Billet invité.
Cela n’a pas vraiment fait la une des media français, qui ont pourtant largement ‘porté’ le sujet BNP pendant des jours, en dehors de quelques uns et surtout du Monde, qui annonçait hier rien moins que : « Affaire HSBC : les dessous d’une gigantesque fraude fiscale », avec en intertitre au sein de l’article : « HSBC ‘SUSCEPTIBLE D’ÊTRE MISE EN EXAMEN’ ».
Forcément, dans le contexte actuel de ‘bras de fer’ entre Paris et Washington sur une banque française majeure, dévoiler une telle information sur le sujet de la fraude fiscale concernant une grande banque britannique, une des plus importantes banques européennes avec UBS (laquelle est elle aussi concernée et ce depuis 2013), on aurait dû s’attendre à une flopée d’articles sur ces banques étrangères qui viennent jusque dans nos bras effectuer des démarches illicites et font rien qu’à égorger nos recettes et nos budgets (Aux armes citoyens !).
Mais là, rien ou quasi.
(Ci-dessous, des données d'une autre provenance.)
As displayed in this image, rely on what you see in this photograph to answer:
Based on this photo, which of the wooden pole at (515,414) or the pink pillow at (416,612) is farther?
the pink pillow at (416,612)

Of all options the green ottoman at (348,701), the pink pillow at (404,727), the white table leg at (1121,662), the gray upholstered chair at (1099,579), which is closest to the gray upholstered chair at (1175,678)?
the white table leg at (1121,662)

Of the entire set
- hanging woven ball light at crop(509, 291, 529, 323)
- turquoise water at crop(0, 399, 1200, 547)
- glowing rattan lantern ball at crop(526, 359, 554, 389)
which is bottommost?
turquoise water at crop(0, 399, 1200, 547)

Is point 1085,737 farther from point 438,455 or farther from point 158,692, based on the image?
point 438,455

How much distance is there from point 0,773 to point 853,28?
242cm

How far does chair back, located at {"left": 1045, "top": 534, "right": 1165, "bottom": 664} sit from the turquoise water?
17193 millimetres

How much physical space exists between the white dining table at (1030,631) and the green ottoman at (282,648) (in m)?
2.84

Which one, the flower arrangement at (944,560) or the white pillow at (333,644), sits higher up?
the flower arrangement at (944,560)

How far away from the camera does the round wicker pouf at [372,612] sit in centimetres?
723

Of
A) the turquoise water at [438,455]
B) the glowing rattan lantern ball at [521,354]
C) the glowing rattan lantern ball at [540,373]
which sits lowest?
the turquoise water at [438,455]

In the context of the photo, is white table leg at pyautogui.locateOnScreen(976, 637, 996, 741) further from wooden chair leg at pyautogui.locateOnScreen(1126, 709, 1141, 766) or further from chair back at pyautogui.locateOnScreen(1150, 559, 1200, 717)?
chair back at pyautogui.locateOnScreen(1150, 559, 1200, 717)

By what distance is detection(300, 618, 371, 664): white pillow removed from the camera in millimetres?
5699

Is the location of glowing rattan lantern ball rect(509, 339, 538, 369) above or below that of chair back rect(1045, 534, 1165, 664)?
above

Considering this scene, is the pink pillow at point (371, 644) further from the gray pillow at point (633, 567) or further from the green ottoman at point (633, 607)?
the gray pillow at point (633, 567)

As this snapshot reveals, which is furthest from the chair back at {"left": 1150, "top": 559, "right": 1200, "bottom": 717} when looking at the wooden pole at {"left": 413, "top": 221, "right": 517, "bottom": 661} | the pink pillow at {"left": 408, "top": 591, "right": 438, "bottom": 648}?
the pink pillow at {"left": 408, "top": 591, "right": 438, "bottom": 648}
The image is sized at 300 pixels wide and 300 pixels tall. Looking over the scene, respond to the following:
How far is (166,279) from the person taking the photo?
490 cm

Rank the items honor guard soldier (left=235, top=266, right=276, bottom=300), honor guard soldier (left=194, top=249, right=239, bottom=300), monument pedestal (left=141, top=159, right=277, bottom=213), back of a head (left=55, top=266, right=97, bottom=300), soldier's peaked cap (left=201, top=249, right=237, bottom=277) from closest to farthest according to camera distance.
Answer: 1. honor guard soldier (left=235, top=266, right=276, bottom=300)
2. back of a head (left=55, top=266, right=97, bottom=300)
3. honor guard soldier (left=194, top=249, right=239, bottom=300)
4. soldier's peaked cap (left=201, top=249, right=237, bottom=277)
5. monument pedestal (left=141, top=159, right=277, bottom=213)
Des articles, un reportage à la télé au journal de 20h sur la fraude fiscale révélée par des ‘personnalités politiques’, bien connues par ailleurs de la justice, sans plus.
Pourtant, eu égard à la nature même de l’information, la mise en examen d’une banque et non plus seulement d’une personne physique en lien avec celle-ci, en tant que personne morale donc, il aurait été logique qu’on porte davantage d’attention au sujet.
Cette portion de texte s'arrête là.